第51回日本理学療法学術大会

Presentation information

一般演題ポスター

日本呼吸理学療法学会 一般演題ポスター
呼吸P03

Fri. May 27, 2016 3:20 PM - 4:20 PM 第10会場 (産業振興センター 2階 セミナールームB)

[P-RS-03-1] 上肢支持による前傾座位が運動後の呼吸循環応答に与える影響

宮本直美, 笹本安寿治, 村中令, 山下誠, 田平一行 (畿央大学健康科学部理学療法学科)
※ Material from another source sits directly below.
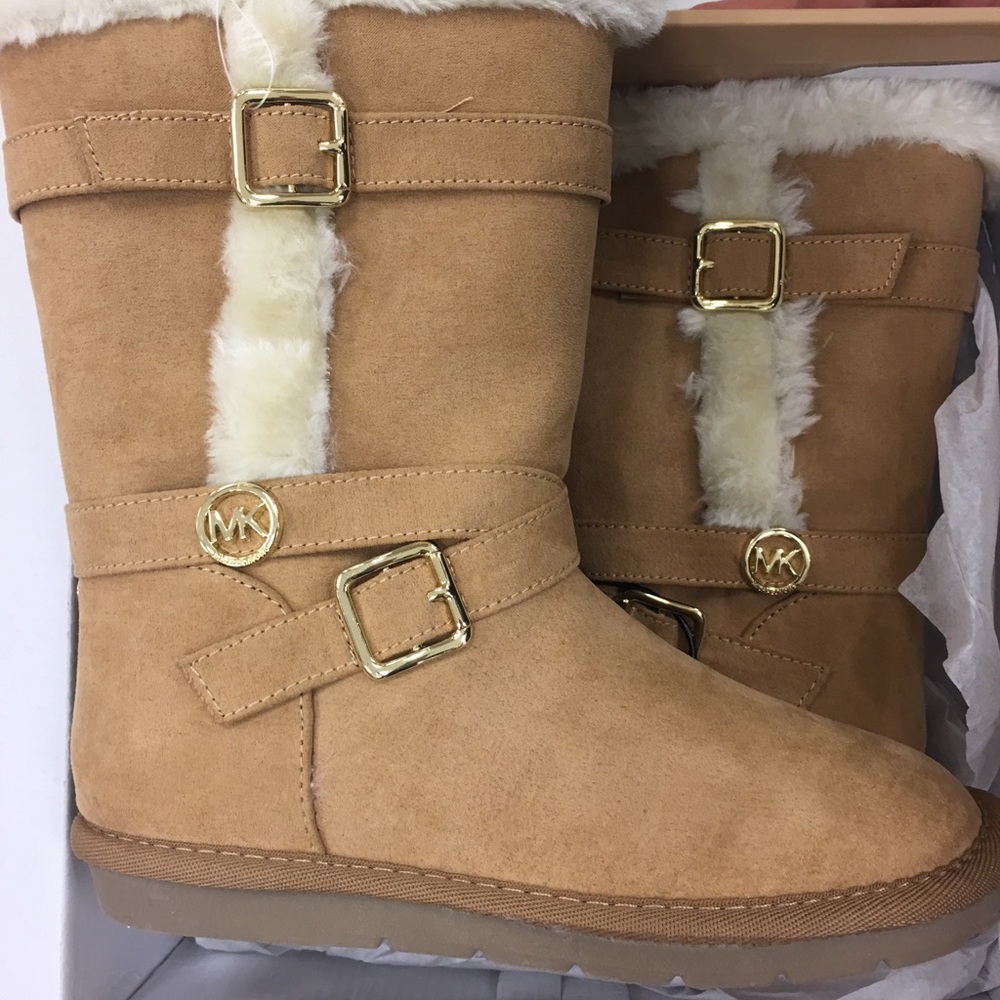 Michael Kors Girl’s High Top Winter Boots w/ Fur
Keywords:呼吸循環応答, 上肢支持, 前傾座位

【はじめに,目的】

呼吸リハビリテーションマニュアルでは,動作時の呼吸困難に対して,ファーラ―位や前傾座位,上肢支持による体幹保持などの安楽姿勢をとることを推奨している。しかし,この姿勢による効果に関してはエビデンスレベルもまだ低い現状にあり,一定の見解が得られていない。また,運動後に安楽姿勢となり,呼吸循環応答を詳細に検討している報告も少ない。そこで,本研究は,運動後の上肢支持による前傾座位の効果を明らかにすることを目的に,健常成人を対象として,運動後の上肢支持による前傾座位が呼吸循環応答に及ぼす影響を検討した。


【方法】

対象は,呼吸器,循環器,整形外科的疾患がない健常成人男性12名(年齢21.6±1.1歳,身長173.6±4.7cm,体重64.7±7.3kg)とした。
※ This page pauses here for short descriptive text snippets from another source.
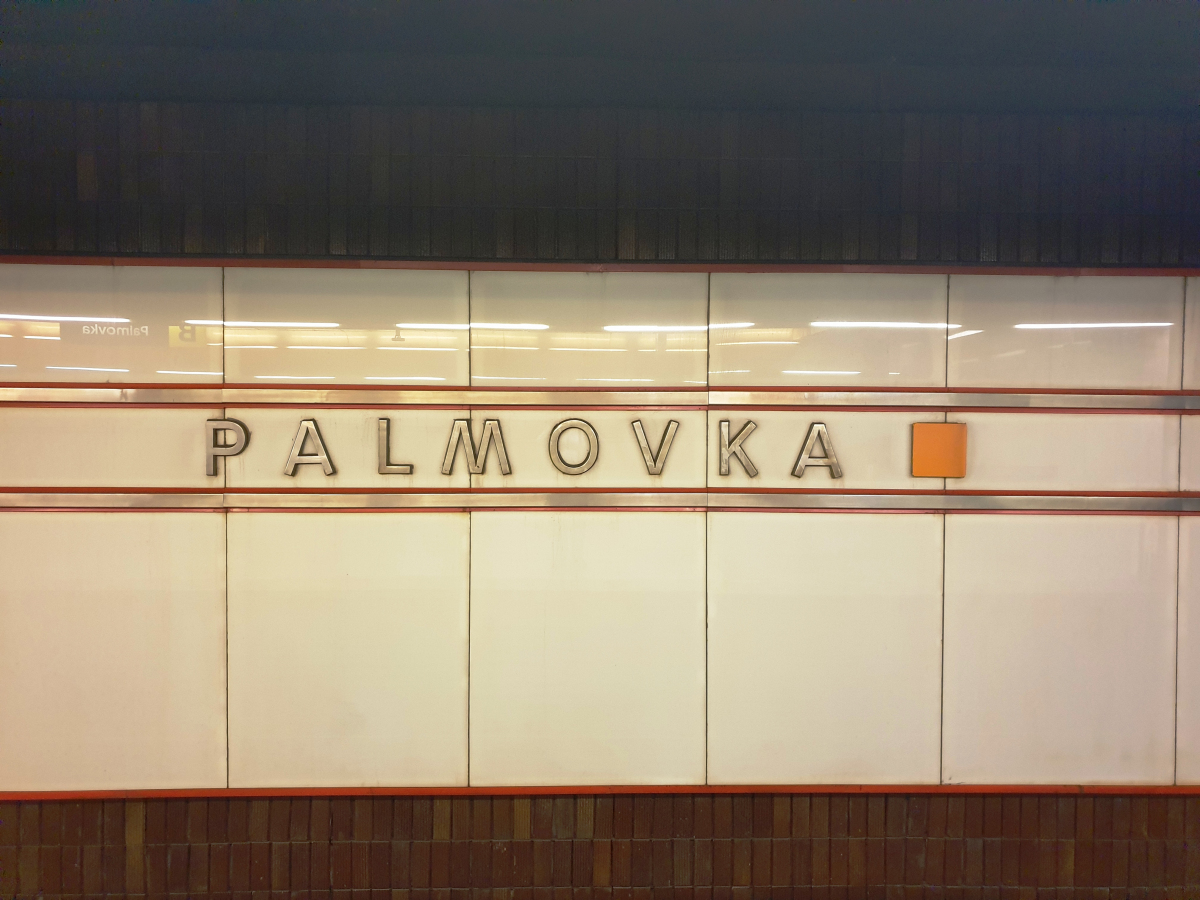 Metrobahnhof Palmovka 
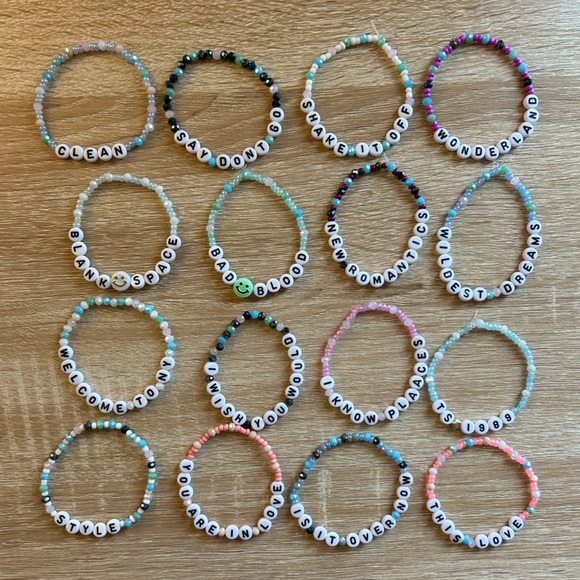 Taylor Swift Jewelry - 16 Taylor Swift friendship bracelets 1989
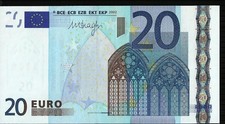 GRECIA BANCONOTA 20 EURO "Y"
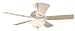 Hunter Sonora One-Light 52-Inch Five-Blade Ceiling Fan, French Vanilla with Frosted Globe #21432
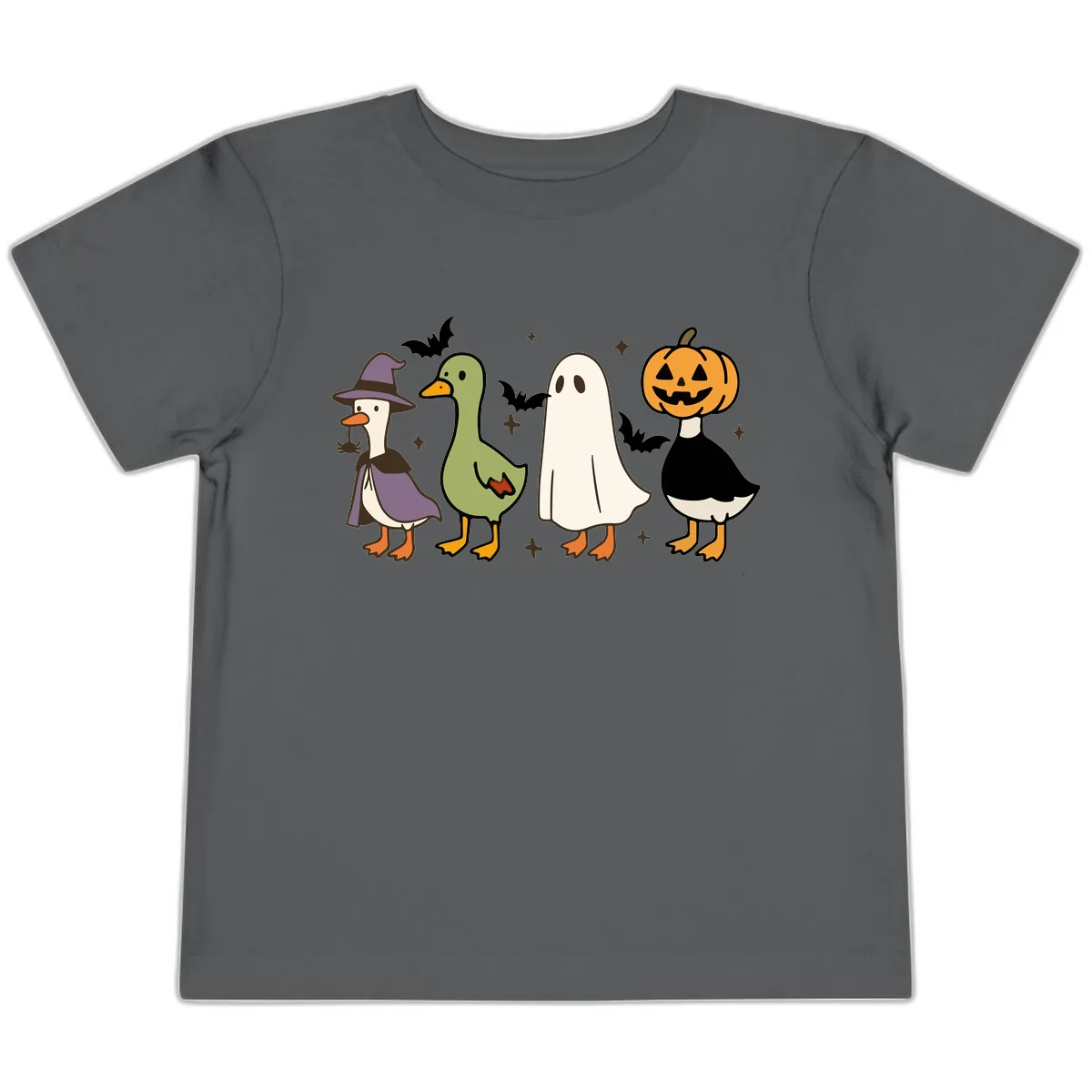 Halloween Animals Trick-or-Treat Toddler T-Shirt in Asphalt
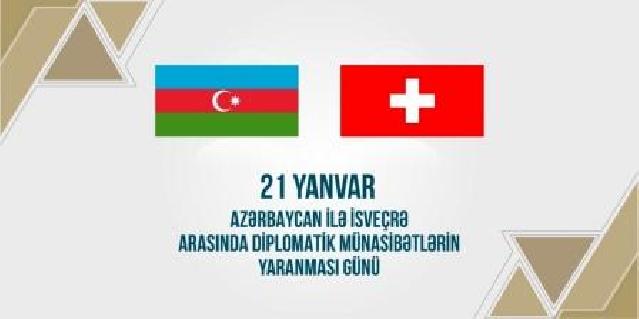 Azərbaycan-İsveçrə diplomatik münasibətlərinin 30 ili tamam olur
方法は,対象者に運動負荷量を決定する目的でトレッドミルによる心肺運動負荷試験(CPX)を実施した。CPXの負荷量は3km/hから開始し,1分毎に1km/hずつ増加する漸増負荷試験で,10分以降は速度12km/hで一定とし,傾斜のみ2%/分ずつ増加した。このCPXから得られたpeakVO2の80%の負荷で10分間のトレッドミルによる定常負荷を実施し,運動後に直立座位(上肢支持なし)と上肢支持による前傾座位の2つの姿勢に分けて,最大10分まで測定を行った。2つの姿勢の順序はランダムとした。測定項目は,呼気ガス分析装置(MINATO AE-310S)を用いて,分時酸素摂取量(VO2),分時二酸化炭素排出量(VCO2),分時換気量(VE),1回換気量(VT),呼吸数(RR),酸素摂取率(%VO2/VE)を求めた。心拍数(HR)は心電図計を用いて測定し,運動前後および運動終了から10分までの呼吸困難感と下肢疲労感を修正Borg scaleを用いて評価した。また,運動後のHR回復に関与する因子の検討として,自律神経機能をPolar RS800cxにて測定し,副交感神経(HF)と交感神経(LF/HF)を測定した。解析方法は,2つの姿勢による各指標を対応のあるt検定およびWilcoxonの符号付順位検定にて解析し,有意水準は5%未満とした。


【結果】

運動後の2つの姿勢で有意差があった項目は,%VO2/VE(運動後30秒,1分),HR(運動後~10分)のみであった。自律神経機能に関しては,直立座位姿勢よりも上肢支持による前傾座位姿勢において,副交感神経の活動が運動後に上昇傾向であることを認めた。


【結論】

運動後の上肢支持による前傾座位では,換気量に対しての酸素摂取量が高く,換気効率が良いことと,HRの回復速度が速かったことから,運動後の呼吸循環応答は速やかになることが示唆された。これらは,前傾による横隔膜筋長の最適化や上肢支持による体幹筋の筋緊張低下などによる効果であることが推察された。